Everything in the listing except the pictures should be written out exactly.

START Source data

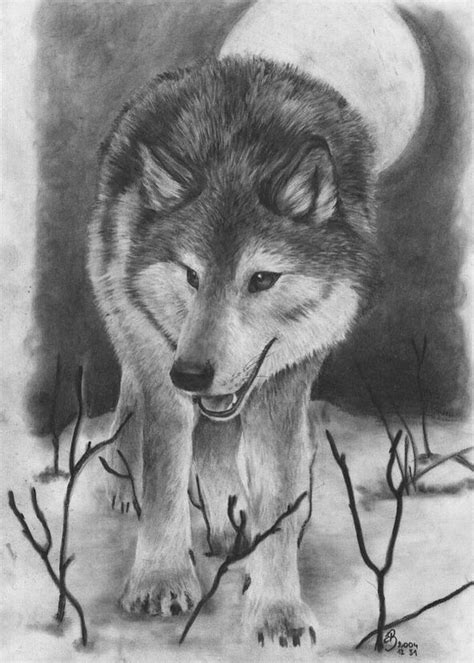 cool wolf drawings  inspiration
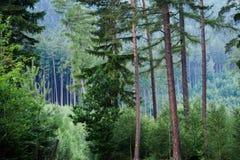 Floresta em Adrspach, CZ Imagem de Stock Royalty Free
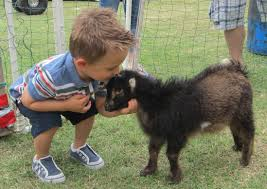 7 year old sickened by e coli at minnesota petting zoo returns to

END Source data

= Solution for this exercise =
 cool wolf drawings  inspiration
 Floresta em Adrspach, CZ Imagem de Stock Royalty Free
 7 year old sickened by e coli at minnesota petting zoo returns to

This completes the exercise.